Notices in the NCAA $75 Million Settlement Finally Complete

On September 12, 2018, attorneys representing the NCAA notified U.S. District Judge John Lee that the direct notice portion in the $75 million dollar NCAA Concussion Litigation case had ended. As we have continued to report, Judge Lee has delayed the final approval of a $75 million settlement several times after he learned that thousands of current and former NCAA student-athletes were yet to be notified of the settlement. Judge Lee originally approved the $75 million settlement in July 2016, but delays, largely attributed to difficulties notifying more than 4 million student-athletes, including acquiring contact information and physically notifying the student-athletes, prevented final approval.

_Exercise requirements_
Extend the article on the NCAA concussion settlement notices, picking up right after its last sentence.

(Saved entries)
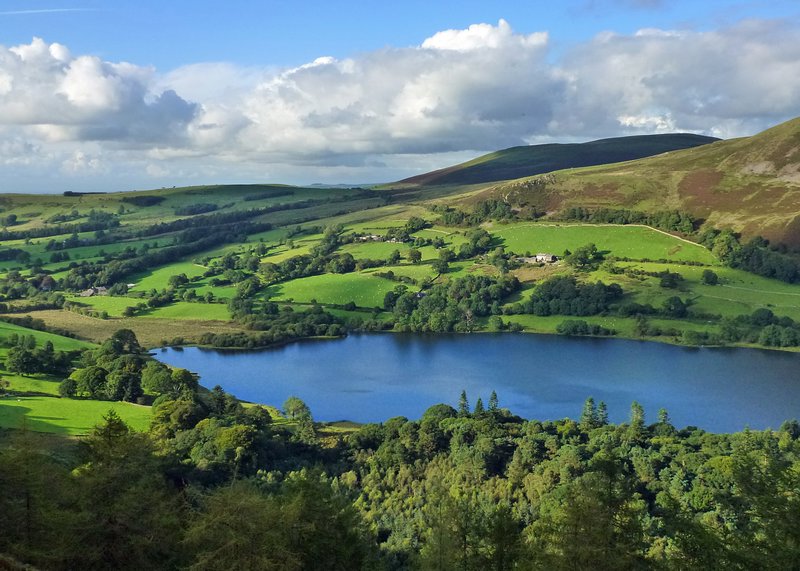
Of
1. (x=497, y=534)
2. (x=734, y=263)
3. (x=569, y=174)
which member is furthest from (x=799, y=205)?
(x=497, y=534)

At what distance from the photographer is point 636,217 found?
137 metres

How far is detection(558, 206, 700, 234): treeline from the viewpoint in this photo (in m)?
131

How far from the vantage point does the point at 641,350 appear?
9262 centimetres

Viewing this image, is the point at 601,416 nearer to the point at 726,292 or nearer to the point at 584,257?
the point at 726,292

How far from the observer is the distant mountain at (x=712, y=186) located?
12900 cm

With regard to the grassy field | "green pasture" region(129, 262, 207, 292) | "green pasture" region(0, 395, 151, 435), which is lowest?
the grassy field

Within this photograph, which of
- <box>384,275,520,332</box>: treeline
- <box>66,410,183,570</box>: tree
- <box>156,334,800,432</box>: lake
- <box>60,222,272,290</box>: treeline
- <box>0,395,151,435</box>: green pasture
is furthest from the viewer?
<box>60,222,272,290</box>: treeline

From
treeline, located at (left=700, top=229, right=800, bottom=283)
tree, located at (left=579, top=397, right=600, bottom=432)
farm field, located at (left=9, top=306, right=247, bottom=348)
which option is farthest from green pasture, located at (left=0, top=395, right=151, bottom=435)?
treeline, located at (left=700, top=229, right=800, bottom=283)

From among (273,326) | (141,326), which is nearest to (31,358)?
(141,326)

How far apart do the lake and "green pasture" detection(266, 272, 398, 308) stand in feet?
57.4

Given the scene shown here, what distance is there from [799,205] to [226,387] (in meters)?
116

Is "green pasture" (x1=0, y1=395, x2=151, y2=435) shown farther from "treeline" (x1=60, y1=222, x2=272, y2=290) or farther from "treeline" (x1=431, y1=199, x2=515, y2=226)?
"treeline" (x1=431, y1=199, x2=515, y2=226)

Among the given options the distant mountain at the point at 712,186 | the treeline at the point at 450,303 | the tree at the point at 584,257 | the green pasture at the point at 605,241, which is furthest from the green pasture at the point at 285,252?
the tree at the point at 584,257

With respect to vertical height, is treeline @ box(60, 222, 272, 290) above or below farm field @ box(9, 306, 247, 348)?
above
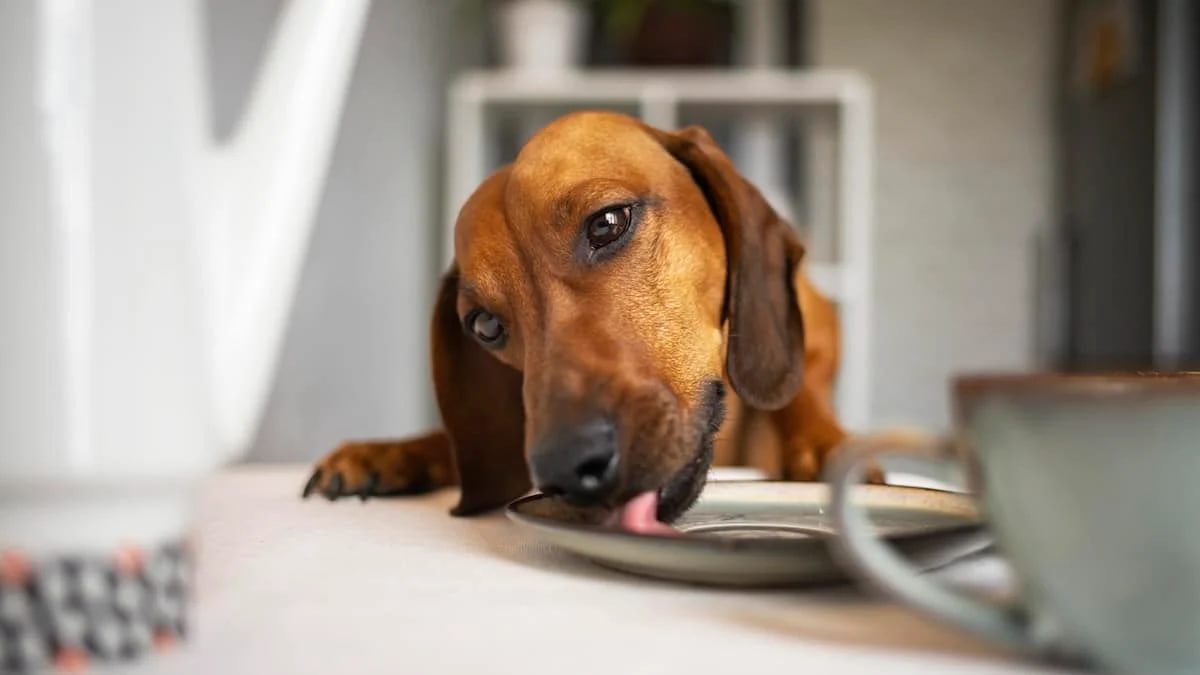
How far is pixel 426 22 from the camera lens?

_Result of this task_
Gilardi & Co., as the administrator, was tasked with notifying 4.4 million potential class members about the settlement, which provides medical monitoring funds and injunctive relief to student athletes at risk for brain damage from repeated blows to the head. However, according to a declaration filed with the court in February, an internal audit showed that claim notices failed to go out to more than 75,000 current and former NCAA student-athletes. In August 2018, lawyers in the case asked the court to push a final approval hearing until the problems were resolved. According to an attorney representing the players, “[m]ost recently, upon learning of additional class members to which notice had not been sent, we requested an audit to ensure that 100 percent of the class members for which the 1,100 NCAA institutions had provided contact information received direct notice. That process is nearly complete. We expect one additional round of notice and then the final fairness hearing to be scheduled in late 2018.” Over a year later, it appears that the process is finally complete.

The $75 million dollar settlement was initially approved by Judge Lee in July 2017. $70 million of the settlement will go to a Medical Monitoring Program, which will help treat and monitor the estimated 4.4 million current and former NCAA student-athletes who took part in contact and non-contact sports. The remaining $5 million will go to concussion research, changes to the NCAA’s guidelines, and a limited release.